In the meantime Safari/Firefox as appropriate.
It's a shame really, because as a piece of software engineering Chrome is incredible.
2OEH8eoCRo0
Is it though? Or is it a monolithic rube Goldberg machine of lock-in?
gr4vityWall
V8 is amazing.
2OEH8eoCRo0
Yeah but I should be able to swap in any JavaScript engine I desire or use one provided by the system. Browsers are far too bloated.
nine_zeros
Use Firefox. Consumers need to wean away from spam companies.
Hizonner
No browser is immune to fingerprinting, or even a little bit hard to fingerprint.
jqpabc123
True --- but incomplete.
Browsers can block known sources of advertising and fingerprinting code.
It's hard to produce a fingerprint when the browser won't load the code.
xnx
Wouldn't Safari on iOS put your browser in a crowd with millions of other people?
jqpabc123
No --- because fingerprinting techniques can detect subtle manufacturing differences in the underlying hardware.
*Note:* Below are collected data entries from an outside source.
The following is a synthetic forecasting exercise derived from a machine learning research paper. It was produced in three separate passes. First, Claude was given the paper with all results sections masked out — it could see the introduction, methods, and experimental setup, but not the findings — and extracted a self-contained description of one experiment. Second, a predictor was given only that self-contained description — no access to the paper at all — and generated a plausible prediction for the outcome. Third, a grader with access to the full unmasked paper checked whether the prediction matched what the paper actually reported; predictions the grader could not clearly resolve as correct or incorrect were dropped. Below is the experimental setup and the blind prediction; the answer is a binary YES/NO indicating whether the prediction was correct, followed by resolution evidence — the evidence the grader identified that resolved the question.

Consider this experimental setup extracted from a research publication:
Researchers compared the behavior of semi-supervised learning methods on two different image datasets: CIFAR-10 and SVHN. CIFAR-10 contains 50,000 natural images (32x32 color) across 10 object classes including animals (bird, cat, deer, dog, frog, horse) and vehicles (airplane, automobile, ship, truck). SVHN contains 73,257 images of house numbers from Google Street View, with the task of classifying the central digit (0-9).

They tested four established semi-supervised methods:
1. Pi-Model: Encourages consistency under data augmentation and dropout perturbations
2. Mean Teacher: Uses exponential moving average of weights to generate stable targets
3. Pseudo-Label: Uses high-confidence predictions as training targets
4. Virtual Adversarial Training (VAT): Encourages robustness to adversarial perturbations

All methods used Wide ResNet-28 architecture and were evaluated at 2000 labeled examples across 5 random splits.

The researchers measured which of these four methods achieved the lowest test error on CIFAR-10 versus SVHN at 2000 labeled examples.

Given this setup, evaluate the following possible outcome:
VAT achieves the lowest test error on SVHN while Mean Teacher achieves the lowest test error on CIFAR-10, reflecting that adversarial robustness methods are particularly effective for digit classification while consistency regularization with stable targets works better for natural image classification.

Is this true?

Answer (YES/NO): NO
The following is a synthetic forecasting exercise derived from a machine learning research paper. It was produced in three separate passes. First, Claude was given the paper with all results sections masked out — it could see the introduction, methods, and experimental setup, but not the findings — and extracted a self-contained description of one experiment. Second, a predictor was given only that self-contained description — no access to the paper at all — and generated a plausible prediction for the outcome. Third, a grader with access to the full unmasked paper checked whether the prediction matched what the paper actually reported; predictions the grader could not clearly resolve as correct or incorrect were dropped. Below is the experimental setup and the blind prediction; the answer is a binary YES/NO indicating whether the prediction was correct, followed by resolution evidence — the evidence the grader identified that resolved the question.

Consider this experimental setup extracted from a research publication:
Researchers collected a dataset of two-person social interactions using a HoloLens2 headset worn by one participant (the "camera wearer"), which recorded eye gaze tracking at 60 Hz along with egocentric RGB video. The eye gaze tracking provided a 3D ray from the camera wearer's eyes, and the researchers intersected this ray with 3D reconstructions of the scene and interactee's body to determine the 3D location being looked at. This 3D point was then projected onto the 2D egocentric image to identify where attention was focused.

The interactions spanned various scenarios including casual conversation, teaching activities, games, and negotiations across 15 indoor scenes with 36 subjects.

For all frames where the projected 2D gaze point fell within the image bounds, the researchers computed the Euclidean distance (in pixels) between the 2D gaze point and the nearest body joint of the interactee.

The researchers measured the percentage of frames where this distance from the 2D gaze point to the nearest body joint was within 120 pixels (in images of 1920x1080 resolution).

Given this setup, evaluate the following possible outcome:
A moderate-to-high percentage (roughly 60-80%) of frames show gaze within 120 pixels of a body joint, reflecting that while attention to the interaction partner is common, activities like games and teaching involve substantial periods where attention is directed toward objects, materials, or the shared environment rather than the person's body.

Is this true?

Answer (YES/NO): YES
Even identical models of iPhone have minor variations in hardware and configuration and will produce different fingerprints.
Hizonner
No. Not unless every other aspect of browser, many aspects of the computer, and many ways you can configure them were identical with every other user.
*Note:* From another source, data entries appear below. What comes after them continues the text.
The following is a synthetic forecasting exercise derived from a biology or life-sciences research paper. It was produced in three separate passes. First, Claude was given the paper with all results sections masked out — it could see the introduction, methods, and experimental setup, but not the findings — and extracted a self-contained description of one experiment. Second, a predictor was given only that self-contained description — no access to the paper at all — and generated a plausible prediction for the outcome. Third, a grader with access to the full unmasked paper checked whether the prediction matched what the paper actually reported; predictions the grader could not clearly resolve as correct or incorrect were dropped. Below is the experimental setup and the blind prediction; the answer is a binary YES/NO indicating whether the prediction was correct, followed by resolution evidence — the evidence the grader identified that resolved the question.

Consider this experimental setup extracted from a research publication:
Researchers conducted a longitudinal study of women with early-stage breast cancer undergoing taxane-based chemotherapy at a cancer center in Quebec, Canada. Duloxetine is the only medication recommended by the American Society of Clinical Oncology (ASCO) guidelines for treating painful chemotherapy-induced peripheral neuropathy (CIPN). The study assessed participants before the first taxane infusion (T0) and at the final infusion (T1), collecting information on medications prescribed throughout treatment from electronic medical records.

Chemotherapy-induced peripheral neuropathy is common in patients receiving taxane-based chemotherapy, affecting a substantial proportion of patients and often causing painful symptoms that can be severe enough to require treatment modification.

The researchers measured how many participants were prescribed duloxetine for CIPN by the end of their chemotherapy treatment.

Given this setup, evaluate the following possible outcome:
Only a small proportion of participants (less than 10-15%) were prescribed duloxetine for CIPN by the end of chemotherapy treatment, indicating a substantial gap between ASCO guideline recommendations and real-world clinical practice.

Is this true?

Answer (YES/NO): NO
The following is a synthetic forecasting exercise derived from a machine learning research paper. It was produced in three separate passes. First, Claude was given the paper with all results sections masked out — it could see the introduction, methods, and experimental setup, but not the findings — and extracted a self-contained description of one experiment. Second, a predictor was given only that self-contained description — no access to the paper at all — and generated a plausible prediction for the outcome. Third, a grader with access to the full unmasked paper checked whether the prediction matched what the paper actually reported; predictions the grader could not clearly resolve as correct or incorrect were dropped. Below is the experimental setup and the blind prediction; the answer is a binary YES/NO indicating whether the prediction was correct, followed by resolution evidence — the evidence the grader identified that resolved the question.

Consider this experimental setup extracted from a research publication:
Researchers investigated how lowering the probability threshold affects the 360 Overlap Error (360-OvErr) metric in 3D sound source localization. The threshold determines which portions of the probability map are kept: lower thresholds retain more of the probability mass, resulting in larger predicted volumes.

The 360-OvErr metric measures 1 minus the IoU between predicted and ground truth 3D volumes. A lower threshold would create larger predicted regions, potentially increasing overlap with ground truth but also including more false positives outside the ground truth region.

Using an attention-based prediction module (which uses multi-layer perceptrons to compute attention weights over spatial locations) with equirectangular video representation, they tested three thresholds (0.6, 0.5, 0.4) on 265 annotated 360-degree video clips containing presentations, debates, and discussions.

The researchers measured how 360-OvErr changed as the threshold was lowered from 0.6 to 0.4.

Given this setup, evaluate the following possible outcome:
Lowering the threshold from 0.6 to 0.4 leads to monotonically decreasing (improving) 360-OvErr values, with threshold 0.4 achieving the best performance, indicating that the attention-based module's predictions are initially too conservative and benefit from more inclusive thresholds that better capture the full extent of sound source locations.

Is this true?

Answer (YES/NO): NO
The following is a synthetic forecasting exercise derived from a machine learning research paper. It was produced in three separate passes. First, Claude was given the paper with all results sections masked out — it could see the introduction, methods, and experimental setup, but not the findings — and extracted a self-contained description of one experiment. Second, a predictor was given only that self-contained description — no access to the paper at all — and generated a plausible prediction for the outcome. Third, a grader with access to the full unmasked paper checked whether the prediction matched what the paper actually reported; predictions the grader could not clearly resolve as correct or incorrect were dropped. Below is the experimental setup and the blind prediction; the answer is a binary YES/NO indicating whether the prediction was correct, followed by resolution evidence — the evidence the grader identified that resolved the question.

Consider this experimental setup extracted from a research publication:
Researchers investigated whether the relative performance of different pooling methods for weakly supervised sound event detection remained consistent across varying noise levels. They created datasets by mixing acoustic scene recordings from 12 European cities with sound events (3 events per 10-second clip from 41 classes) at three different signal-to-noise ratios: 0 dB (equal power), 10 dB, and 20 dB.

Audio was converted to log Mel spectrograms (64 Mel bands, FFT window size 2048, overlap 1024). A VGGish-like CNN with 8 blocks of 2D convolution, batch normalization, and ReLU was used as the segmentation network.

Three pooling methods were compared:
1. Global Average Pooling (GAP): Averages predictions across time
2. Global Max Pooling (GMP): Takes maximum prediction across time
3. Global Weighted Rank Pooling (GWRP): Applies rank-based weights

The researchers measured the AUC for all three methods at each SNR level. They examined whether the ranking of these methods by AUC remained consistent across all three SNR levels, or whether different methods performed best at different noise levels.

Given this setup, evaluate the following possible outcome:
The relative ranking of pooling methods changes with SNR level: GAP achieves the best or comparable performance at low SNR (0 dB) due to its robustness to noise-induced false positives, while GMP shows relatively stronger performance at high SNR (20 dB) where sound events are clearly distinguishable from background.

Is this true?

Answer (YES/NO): NO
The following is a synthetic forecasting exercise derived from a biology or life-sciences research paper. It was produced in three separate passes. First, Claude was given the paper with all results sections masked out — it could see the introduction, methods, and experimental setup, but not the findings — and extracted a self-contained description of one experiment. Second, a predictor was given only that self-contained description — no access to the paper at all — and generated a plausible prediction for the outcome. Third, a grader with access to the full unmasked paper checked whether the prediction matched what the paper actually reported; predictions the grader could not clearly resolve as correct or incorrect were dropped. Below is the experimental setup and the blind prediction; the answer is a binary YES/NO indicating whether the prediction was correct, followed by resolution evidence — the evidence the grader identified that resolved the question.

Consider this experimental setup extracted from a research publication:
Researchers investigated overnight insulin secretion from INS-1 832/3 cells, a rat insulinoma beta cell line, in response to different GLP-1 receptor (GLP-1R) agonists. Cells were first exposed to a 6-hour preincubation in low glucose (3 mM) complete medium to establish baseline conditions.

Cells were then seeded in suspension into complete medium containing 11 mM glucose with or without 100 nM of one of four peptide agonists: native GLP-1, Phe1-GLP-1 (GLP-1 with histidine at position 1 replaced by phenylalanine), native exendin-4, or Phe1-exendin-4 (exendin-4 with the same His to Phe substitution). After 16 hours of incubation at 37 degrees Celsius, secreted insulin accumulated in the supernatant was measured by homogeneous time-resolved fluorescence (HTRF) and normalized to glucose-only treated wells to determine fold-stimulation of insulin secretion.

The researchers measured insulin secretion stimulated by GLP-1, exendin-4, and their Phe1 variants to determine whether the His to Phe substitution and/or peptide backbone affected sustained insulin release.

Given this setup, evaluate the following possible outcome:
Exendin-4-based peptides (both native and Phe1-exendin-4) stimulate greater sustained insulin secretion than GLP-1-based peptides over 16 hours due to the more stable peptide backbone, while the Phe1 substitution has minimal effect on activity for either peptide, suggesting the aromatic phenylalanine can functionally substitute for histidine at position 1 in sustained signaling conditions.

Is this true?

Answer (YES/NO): NO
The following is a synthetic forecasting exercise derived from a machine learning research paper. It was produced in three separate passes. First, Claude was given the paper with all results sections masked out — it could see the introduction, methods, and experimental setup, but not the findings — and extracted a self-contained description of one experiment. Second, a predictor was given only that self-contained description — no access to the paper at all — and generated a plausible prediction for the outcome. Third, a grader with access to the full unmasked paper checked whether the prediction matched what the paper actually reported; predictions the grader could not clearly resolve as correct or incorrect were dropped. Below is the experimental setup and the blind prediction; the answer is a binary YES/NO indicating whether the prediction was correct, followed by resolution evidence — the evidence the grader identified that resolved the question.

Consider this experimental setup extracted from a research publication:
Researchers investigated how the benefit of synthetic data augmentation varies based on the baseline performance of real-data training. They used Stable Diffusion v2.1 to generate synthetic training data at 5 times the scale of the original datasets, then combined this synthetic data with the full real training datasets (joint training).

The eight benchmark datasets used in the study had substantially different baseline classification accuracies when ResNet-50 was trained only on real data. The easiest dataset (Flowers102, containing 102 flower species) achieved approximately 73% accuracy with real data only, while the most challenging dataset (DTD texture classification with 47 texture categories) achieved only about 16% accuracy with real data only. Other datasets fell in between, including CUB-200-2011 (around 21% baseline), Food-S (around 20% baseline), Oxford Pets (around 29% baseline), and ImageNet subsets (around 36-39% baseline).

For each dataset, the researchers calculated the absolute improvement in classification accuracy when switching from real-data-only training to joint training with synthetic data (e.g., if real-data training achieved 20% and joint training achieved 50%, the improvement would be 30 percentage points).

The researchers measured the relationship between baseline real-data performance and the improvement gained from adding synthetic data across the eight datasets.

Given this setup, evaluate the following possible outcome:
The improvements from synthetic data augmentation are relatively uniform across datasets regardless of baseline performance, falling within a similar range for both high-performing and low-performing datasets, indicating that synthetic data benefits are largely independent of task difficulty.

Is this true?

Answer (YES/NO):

In fact, Safari narrows you way down all by itself.
hilbert42
Perhaps so, but with JS disabled, Chrome uninstalled and all Google apps disabled and or removed together with a myriad of other tweaks including phone rooting, regular rebooting of routers to change IP address as well as using multiple different IP providers seems to minimize the problem.
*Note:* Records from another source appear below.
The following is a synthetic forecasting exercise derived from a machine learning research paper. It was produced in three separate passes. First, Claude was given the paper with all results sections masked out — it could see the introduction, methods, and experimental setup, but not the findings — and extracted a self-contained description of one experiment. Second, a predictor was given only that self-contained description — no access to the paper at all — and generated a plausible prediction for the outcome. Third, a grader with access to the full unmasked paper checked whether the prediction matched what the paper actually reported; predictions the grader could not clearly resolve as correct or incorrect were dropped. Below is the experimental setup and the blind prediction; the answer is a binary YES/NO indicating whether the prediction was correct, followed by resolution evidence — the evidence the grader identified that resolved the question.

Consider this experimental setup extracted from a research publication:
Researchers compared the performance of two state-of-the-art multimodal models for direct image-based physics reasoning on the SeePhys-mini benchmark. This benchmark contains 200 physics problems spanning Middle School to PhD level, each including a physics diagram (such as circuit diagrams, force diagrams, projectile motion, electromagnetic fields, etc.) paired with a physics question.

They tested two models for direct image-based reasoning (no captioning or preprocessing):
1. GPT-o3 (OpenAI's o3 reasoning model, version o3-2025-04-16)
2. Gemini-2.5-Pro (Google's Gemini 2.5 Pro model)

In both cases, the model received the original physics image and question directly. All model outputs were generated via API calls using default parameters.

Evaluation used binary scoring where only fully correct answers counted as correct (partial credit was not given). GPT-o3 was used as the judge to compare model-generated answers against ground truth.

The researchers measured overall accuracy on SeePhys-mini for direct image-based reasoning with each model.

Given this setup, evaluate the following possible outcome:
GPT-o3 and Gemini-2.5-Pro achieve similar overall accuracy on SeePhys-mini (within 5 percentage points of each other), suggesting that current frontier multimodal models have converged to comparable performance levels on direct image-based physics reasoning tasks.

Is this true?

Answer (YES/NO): YES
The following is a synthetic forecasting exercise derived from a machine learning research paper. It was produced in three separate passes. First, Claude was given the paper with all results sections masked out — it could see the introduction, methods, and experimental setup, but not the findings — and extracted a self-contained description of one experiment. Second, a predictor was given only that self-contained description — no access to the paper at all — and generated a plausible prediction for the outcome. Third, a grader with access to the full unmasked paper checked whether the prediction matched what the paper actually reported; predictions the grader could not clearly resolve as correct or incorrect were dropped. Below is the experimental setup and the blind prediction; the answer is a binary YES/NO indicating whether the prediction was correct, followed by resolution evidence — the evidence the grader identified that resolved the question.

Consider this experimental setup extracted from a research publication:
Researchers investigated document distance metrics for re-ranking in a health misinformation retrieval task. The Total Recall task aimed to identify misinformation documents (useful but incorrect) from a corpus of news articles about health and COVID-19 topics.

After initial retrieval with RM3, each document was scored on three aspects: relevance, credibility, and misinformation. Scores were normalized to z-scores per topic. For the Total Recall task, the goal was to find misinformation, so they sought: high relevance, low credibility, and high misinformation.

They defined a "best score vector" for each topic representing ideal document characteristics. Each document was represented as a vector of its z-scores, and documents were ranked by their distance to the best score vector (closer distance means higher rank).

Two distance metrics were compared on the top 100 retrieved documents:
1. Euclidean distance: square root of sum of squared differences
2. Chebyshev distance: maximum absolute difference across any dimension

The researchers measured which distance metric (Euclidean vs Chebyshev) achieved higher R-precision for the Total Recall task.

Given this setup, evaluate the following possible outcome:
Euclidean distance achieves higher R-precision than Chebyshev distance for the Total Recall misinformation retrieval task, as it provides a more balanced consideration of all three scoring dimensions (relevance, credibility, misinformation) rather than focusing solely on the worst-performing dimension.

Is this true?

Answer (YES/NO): YES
Can't remember when I last saw an ad (except for some static one within the page), and the last time I actually clicked on an ad was about 20 years ago.
Oh and BTW, I use a dumb/feature phone for telephone, my smartphones have no SIMs and they connect to the net via a WiFi router (usually a pocket type), and no email is sent from smartphones. Nor do I use any social media (perhaps one if by some stretch HN could be classified as one).
And Gibson Research's ShieldsUP can't find anything of note.
Finally, without JS the web runs like a grayhound. Sites that break without it are not worth visiting anyway (and they're usually the worst privacy offenders).
I've no need of them, as they say, there are pleanty more fish in the sea.
All this nonsense is only a problem if you expect something for nothing and or like the trinkets and pretty baubles Google pretends to offer for free.
PS: and I don't send or receive email from those who've gmail addresses. Boycotting those with gmail addresses sends a message that one is actually serious about privacy.
null
What is with everybody suggesting this or that browser? They're all going to be fingerprintable. Using a less common browser just makes that easier... not that it will ever be hard.
You might get some relief from some tracking, including via fingerprinting, by using comprehensive ad and tracking blockers. Or you might not, since CDNs are still probably going to track you.